TASK GOAL:
What should come back is the data below, word for word, minus any picture.

Collected data
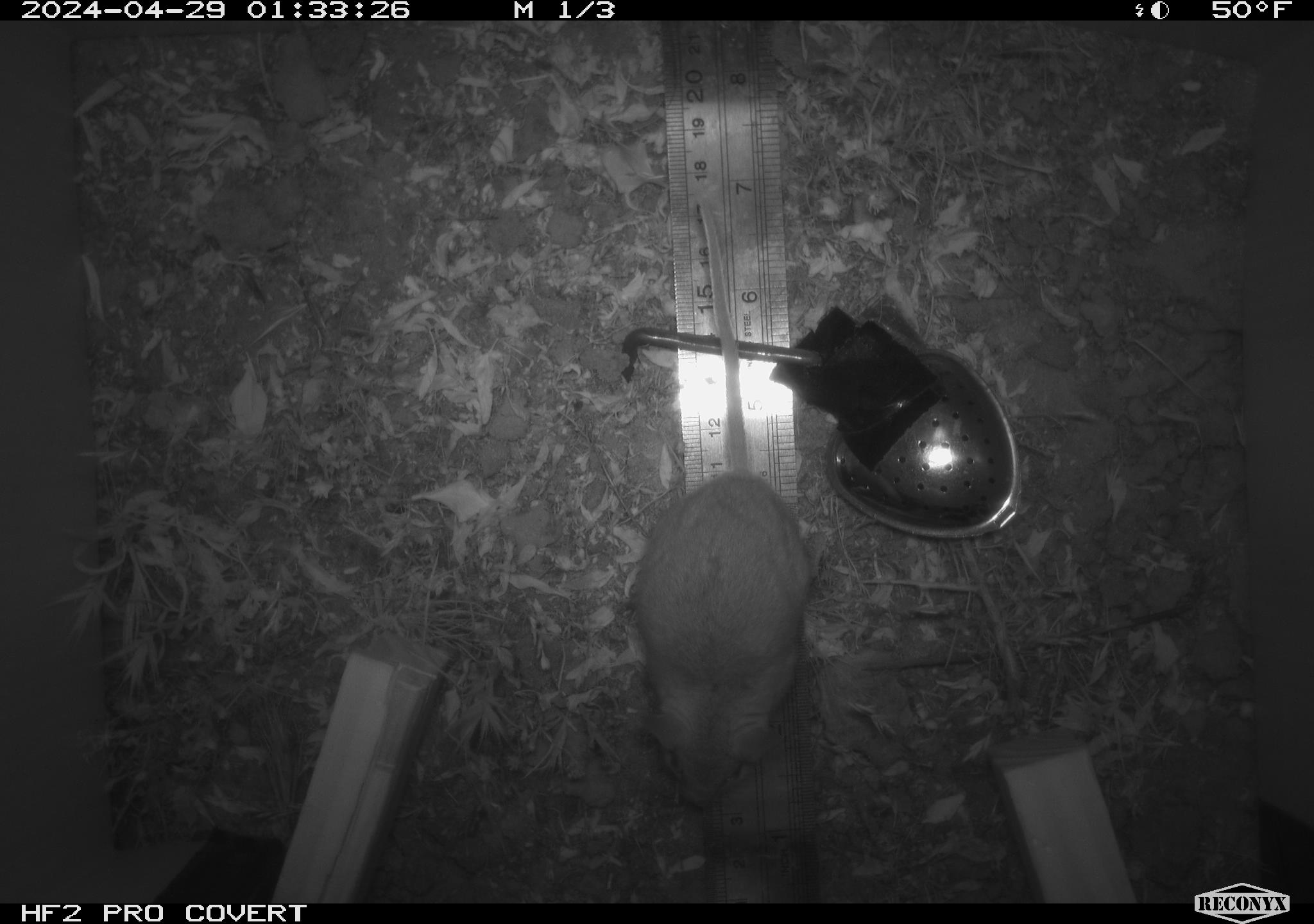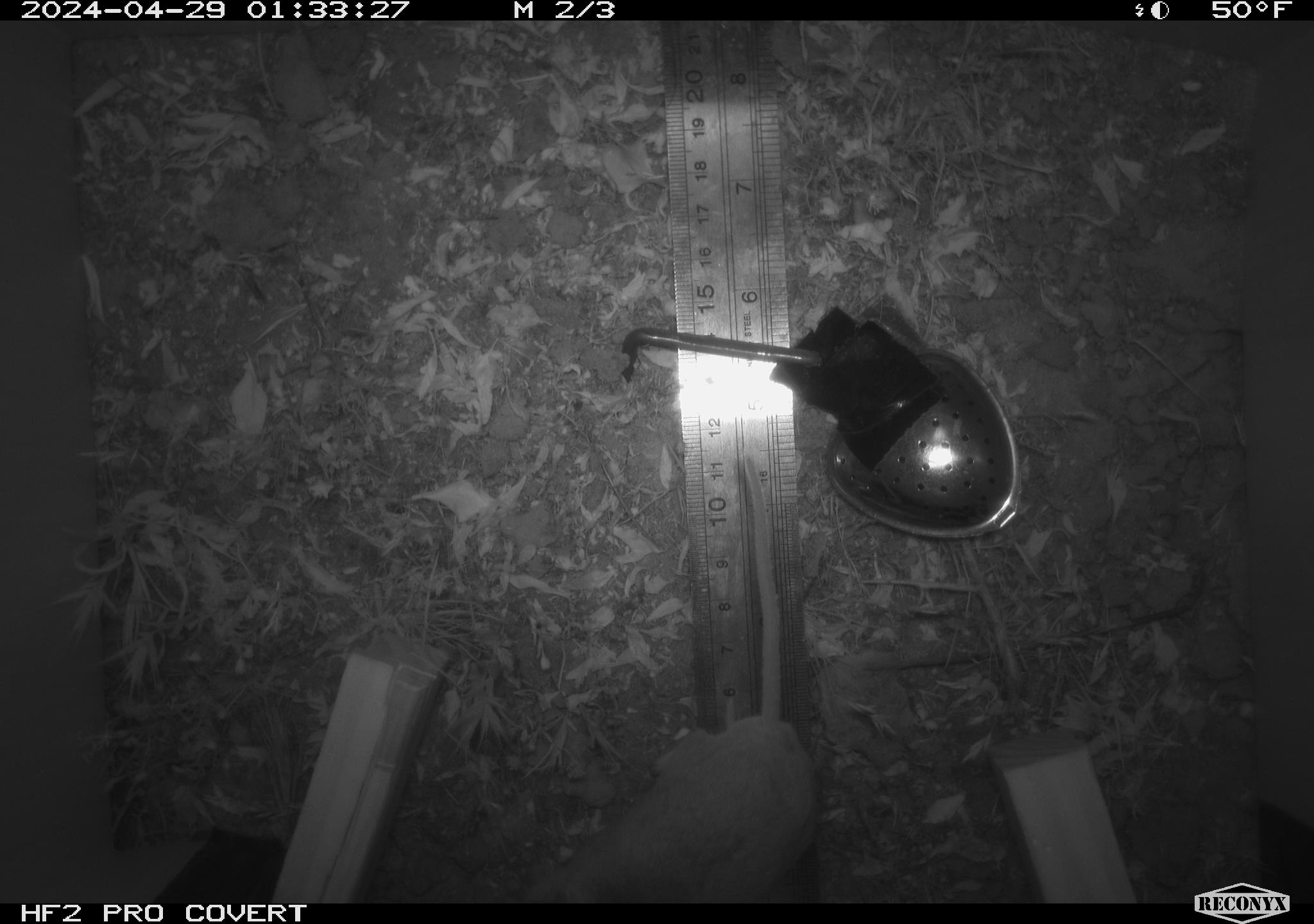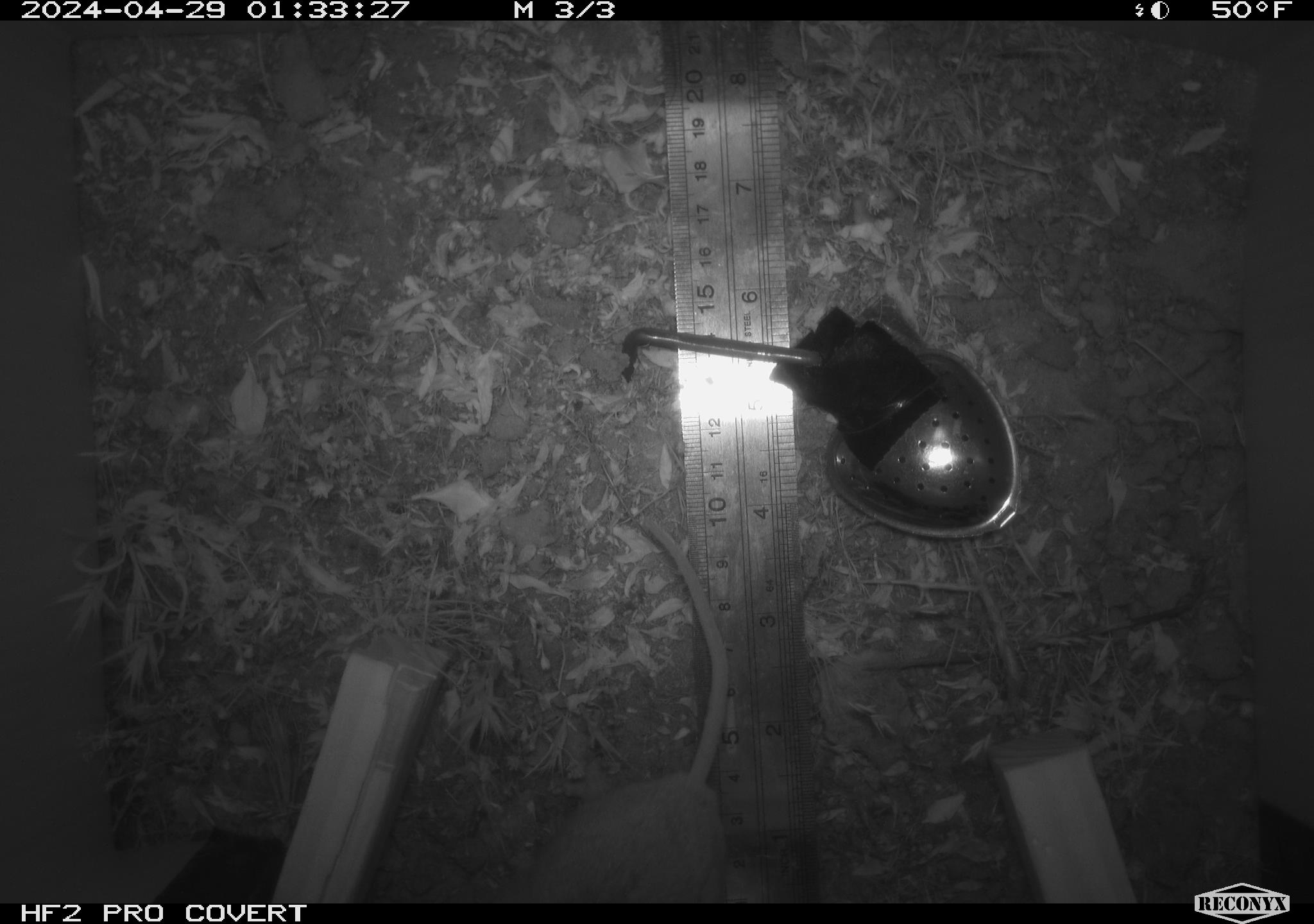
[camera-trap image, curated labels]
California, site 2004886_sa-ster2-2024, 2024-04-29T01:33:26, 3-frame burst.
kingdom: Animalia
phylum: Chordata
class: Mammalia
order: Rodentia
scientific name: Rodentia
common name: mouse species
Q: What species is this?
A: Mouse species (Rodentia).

ANSWER TO THIS PROBLEM:
[camera-trap image, curated labels]
California, site 2004886_sa-ster2-2024, 2024-04-29T01:33:26, 3-frame burst.
kingdom: Animalia
phylum: Chordata
class: Mammalia
order: Rodentia
scientific name: Rodentia
common name: mouse species
Q: What species is this?
A: Mouse species (Rodentia).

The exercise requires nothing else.